» Dataset entries
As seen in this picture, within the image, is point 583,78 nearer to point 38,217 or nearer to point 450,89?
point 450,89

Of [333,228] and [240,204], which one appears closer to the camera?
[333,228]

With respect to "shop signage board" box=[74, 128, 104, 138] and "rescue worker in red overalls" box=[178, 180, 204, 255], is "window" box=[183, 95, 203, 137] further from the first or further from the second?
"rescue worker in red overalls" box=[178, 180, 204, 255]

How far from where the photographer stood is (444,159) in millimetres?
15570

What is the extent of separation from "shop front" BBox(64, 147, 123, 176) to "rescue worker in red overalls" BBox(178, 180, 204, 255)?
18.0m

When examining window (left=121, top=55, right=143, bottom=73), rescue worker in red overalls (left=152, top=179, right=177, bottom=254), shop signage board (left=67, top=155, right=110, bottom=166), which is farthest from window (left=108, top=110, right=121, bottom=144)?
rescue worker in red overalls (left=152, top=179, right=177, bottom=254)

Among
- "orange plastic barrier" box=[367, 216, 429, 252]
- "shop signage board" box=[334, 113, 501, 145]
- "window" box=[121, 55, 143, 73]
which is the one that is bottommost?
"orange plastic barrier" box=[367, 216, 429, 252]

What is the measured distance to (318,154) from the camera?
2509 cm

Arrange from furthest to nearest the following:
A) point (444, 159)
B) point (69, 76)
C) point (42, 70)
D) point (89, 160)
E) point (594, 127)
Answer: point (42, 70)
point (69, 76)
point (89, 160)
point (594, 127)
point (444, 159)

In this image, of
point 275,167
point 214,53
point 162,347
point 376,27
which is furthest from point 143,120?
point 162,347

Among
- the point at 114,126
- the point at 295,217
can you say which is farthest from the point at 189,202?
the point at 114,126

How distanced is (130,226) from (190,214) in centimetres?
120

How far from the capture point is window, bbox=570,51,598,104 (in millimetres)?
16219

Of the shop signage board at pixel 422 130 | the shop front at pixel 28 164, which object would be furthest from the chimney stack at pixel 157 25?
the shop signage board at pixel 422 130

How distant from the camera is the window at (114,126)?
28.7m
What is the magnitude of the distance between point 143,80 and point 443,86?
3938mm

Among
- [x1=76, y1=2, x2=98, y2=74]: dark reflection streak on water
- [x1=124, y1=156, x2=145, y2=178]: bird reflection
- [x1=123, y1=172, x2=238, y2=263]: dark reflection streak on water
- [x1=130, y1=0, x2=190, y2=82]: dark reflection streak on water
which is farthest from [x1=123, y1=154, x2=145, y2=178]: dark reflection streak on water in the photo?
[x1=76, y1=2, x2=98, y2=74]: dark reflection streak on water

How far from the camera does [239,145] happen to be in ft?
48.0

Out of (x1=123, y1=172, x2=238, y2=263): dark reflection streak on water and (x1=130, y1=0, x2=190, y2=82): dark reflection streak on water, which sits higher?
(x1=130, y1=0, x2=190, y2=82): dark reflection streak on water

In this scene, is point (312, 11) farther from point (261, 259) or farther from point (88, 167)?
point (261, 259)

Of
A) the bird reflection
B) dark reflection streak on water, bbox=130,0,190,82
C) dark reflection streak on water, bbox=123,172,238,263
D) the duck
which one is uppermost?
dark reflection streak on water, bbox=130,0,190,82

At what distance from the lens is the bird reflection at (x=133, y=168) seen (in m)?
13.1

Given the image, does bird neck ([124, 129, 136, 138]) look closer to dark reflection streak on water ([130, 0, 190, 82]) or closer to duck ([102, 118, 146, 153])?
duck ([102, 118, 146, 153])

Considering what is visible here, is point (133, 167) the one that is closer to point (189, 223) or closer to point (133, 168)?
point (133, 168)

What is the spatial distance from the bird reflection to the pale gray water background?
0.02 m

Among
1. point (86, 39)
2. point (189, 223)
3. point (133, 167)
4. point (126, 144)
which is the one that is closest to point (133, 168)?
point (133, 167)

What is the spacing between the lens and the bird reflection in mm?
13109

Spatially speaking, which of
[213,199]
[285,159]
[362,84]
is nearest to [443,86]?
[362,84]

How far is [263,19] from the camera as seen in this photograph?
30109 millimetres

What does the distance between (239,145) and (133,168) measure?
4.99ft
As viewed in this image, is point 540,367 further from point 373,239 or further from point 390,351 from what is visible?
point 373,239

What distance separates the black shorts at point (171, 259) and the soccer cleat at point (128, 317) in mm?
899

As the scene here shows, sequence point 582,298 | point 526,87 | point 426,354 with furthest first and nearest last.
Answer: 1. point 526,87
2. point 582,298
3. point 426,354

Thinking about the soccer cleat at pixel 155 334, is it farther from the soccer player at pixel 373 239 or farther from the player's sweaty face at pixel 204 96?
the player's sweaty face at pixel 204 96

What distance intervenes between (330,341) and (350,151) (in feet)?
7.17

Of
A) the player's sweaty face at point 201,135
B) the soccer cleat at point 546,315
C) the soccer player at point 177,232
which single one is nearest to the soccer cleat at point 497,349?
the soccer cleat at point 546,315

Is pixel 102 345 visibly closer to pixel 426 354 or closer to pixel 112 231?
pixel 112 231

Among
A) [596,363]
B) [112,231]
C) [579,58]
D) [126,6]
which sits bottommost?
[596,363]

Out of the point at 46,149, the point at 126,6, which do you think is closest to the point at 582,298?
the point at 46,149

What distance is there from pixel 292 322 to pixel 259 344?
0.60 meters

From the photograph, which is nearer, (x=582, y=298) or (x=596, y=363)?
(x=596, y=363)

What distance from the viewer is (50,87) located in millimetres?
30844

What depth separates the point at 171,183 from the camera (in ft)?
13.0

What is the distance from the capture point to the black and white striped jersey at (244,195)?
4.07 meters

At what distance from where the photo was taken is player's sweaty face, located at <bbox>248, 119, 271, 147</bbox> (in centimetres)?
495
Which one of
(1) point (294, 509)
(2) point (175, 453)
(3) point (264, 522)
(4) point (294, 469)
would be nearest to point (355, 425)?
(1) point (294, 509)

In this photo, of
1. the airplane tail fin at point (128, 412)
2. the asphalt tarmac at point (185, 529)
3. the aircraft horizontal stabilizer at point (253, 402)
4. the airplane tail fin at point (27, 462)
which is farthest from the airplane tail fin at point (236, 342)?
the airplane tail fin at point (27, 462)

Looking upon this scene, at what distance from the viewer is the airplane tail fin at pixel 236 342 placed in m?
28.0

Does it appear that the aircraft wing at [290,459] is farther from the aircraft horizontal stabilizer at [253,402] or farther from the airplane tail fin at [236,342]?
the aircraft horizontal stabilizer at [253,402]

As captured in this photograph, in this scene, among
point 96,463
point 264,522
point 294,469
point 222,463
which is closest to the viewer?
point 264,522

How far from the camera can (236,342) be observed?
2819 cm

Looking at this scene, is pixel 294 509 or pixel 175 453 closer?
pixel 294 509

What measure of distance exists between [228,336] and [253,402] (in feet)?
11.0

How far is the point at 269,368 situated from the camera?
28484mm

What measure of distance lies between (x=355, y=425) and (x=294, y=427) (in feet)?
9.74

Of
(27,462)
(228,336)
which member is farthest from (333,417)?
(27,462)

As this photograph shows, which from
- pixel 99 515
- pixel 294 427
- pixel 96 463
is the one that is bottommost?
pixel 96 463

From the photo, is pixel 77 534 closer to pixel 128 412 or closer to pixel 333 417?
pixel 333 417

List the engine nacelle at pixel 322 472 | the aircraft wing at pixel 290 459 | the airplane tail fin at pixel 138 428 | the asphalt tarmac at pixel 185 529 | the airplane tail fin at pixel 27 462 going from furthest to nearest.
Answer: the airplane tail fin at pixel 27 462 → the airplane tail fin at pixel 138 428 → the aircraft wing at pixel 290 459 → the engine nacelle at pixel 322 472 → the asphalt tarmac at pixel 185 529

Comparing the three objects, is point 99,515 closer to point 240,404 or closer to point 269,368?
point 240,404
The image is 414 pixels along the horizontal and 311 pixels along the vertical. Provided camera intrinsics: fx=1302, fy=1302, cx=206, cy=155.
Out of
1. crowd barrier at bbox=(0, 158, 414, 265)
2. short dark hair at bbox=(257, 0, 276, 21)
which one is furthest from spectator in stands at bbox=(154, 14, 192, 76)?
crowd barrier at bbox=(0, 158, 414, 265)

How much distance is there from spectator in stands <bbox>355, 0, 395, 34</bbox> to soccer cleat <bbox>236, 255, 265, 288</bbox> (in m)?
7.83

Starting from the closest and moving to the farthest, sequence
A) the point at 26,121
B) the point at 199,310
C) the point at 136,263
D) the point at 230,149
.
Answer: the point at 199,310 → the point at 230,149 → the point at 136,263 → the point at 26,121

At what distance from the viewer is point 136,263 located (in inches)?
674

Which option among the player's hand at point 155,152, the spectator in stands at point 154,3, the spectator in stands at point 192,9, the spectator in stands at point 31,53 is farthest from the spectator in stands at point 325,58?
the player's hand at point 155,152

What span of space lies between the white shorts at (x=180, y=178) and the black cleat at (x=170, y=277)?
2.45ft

» Directions for this task
Copy out word for word everything from the row that contains "Which option among" through the end of the rows, including both of those ends.

» Solved problem
Which option among the player's hand at point 155,152, the spectator in stands at point 154,3, the spectator in stands at point 192,9, the spectator in stands at point 31,53 is farthest from the spectator in stands at point 325,58?
the player's hand at point 155,152

What span of space lies between the white shorts at (x=180, y=178) and the black cleat at (x=170, y=277)?
2.45ft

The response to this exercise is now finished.